Introduction

The following RMD contains CUNY SPS DATA 624 Spring 2025 answers to exercises in chapter 7 of Kuhn and Johnson’s Applied Predictive Modeling textbook http://appliedpredictivemodeling.com/. This chapter focuses on nonlinear regression models. The chapter 7 Exercises answered here include 7.2 and 7.5.

Load Libraries

library(tidyverse)
library(Seurat)
library(caret)
library(earth)
library(kernlab)
library(nnet)
library(knitr)
library(kableExtra)

7.2

Prompt: Friedman (1991) introduced several benchmark data sets created by simulation. One of these simulations used the following nonlinear equation to create data: [see textbook for formula] where the x values are random variables uniformly distributed between [0, 1] (there are also 5 other non-informative variables also created in the simulation). The package mlbench contains a function called mlbench.friedman1 that simulates these data:

# Provided code

library(mlbench)
set.seed(200)
trainingData <- mlbench.friedman1(200, sd = 1)
## We convert the 'x' data from a matrix to a data frame
## One reason is that this will give the columns names.
trainingData$x <- data.frame(trainingData$x)
## Look at the data using
featurePlot(trainingData$x, trainingData$y)

## or other methods.

## This creates a list with a vector 'y' and a matrix
## of predictors 'x'. Also simulate a large test set to
## estimate the true error rate with good precision:
testData <- mlbench.friedman1(5000, sd = 1)
testData$x <- data.frame(testData$x)
# Tune several models on these data. For example:
knnModel <- train(x = trainingData$x,
                  y = trainingData$y,
                  method = "knn",
                  preProc = c("center", "scale"),
                  tuneLength = 10)

# knnModel

# Predict on the model 
knnPred <- predict(knnModel, newdata = testData$x)
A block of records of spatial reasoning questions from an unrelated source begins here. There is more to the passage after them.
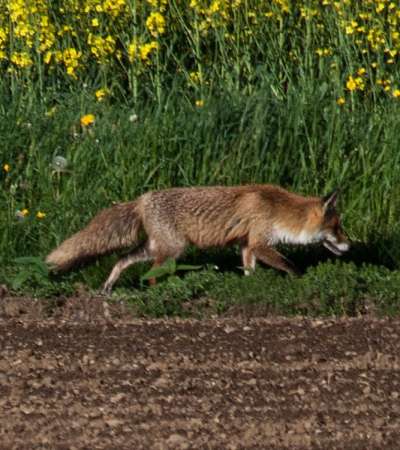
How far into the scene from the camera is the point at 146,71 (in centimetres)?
968

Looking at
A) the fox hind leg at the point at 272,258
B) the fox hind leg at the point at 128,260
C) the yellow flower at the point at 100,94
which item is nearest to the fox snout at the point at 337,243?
the fox hind leg at the point at 272,258

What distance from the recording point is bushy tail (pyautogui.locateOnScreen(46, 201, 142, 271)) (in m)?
7.26

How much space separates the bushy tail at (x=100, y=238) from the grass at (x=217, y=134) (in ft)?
0.65

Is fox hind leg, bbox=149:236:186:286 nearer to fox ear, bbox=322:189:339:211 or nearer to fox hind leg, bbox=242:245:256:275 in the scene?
fox hind leg, bbox=242:245:256:275

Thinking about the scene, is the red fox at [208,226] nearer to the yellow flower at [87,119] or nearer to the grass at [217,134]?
the grass at [217,134]

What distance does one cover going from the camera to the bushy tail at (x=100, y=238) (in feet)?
23.8

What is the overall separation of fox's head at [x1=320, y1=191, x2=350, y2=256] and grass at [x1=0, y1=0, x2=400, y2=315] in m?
0.17

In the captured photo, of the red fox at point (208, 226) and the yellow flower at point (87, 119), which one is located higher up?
the yellow flower at point (87, 119)

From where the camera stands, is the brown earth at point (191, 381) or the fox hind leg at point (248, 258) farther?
the fox hind leg at point (248, 258)

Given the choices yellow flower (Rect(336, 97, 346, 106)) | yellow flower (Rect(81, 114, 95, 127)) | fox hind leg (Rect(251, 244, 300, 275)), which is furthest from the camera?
yellow flower (Rect(336, 97, 346, 106))

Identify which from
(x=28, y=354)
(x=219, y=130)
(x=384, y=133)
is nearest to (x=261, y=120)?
(x=219, y=130)

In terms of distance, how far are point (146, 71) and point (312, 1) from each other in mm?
1383

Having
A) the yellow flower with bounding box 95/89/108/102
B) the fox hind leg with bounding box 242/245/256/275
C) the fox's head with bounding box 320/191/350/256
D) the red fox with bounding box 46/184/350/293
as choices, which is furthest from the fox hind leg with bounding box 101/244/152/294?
the yellow flower with bounding box 95/89/108/102

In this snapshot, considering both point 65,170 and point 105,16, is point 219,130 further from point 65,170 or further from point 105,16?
point 105,16
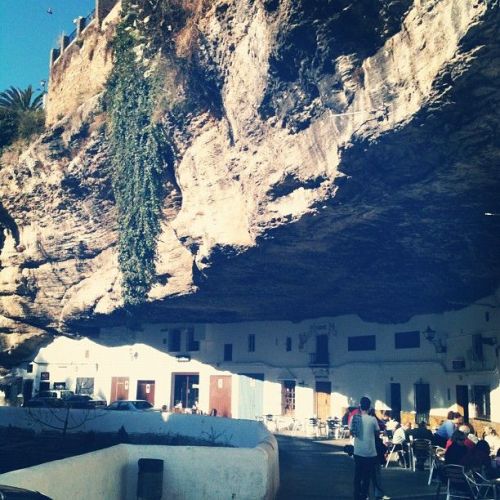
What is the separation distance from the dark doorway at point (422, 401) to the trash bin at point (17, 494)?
61.8 feet

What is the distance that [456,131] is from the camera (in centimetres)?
1241

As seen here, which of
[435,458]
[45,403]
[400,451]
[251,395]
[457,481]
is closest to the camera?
[457,481]

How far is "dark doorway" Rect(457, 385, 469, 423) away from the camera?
21.7 meters

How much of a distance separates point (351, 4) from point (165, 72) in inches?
378

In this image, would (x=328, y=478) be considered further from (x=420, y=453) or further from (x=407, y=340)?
(x=407, y=340)

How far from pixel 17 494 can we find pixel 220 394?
2423 centimetres

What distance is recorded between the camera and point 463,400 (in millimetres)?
21828

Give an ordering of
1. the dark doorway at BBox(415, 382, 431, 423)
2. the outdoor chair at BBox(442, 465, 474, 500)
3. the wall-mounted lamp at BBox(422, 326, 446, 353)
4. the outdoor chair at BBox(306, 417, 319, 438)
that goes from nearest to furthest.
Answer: the outdoor chair at BBox(442, 465, 474, 500), the wall-mounted lamp at BBox(422, 326, 446, 353), the dark doorway at BBox(415, 382, 431, 423), the outdoor chair at BBox(306, 417, 319, 438)

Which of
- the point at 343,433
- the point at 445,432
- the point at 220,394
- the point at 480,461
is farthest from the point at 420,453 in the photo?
the point at 220,394

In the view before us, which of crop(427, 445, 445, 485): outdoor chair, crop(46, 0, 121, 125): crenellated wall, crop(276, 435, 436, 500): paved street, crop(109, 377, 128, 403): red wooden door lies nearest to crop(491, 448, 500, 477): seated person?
crop(427, 445, 445, 485): outdoor chair

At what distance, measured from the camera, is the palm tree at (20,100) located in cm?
3600

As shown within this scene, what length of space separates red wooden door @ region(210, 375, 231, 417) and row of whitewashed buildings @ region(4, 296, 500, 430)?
51 millimetres

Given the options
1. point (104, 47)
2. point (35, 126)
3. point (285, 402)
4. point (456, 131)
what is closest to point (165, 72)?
point (104, 47)

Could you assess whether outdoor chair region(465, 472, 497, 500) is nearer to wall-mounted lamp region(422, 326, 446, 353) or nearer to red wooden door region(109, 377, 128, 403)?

#Get the test set performance values
knnPerformanceFriedman <- postResample(pred = knnPred, obs = testData$y)
knnPerformanceFriedman
##      RMSE  Rsquared       MAE 
## 3.2040595 0.6819919 2.5683461

Tune several models on these data

Multivariate Adaptive Regression Splines (MARS)

# Train first model MARS
marsFitFriedman <- earth(trainingData$x, trainingData$y)
marsFitFriedman
## Selected 12 of 18 terms, and 6 of 10 predictors
## Termination condition: Reached nk 21
## Importance: X1, X4, X2, X5, X3, X6, X7-unused, X8-unused, X9-unused, ...
## Number of terms at each degree of interaction: 1 11 (additive model)
## GCV 2.540556    RSS 397.9654    GRSq 0.8968524    RSq 0.9183982
# See summary to get prune values
summary(marsFitFriedman)
## Call: earth(x=trainingData$x, y=trainingData$y)
## 
##                coefficients
## (Intercept)       18.451984
## h(0.621722-X1)   -11.074396
## h(0.601063-X2)   -10.744225
## h(X3-0.281766)    20.607853
## h(0.447442-X3)    17.880232
## h(X3-0.447442)   -23.282007
## h(X3-0.636458)    15.150350
## h(0.734892-X4)   -10.027487
## h(X4-0.734892)     9.092045
## h(0.850094-X5)    -4.723407
## h(X5-0.850094)    10.832932
## h(X6-0.361791)    -1.956821
## 
## Selected 12 of 18 terms, and 6 of 10 predictors
## Termination condition: Reached nk 21
## Importance: X1, X4, X2, X5, X3, X6, X7-unused, X8-unused, X9-unused, ...
## Number of terms at each degree of interaction: 1 11 (additive model)
## GCV 2.540556    RSS 397.9654    GRSq 0.8968524    RSq 0.9183982
# Tune first model
# Define the candidate models to test
marsGridFriedman <- expand.grid(.degree = 1:2, .nprune = 2:12)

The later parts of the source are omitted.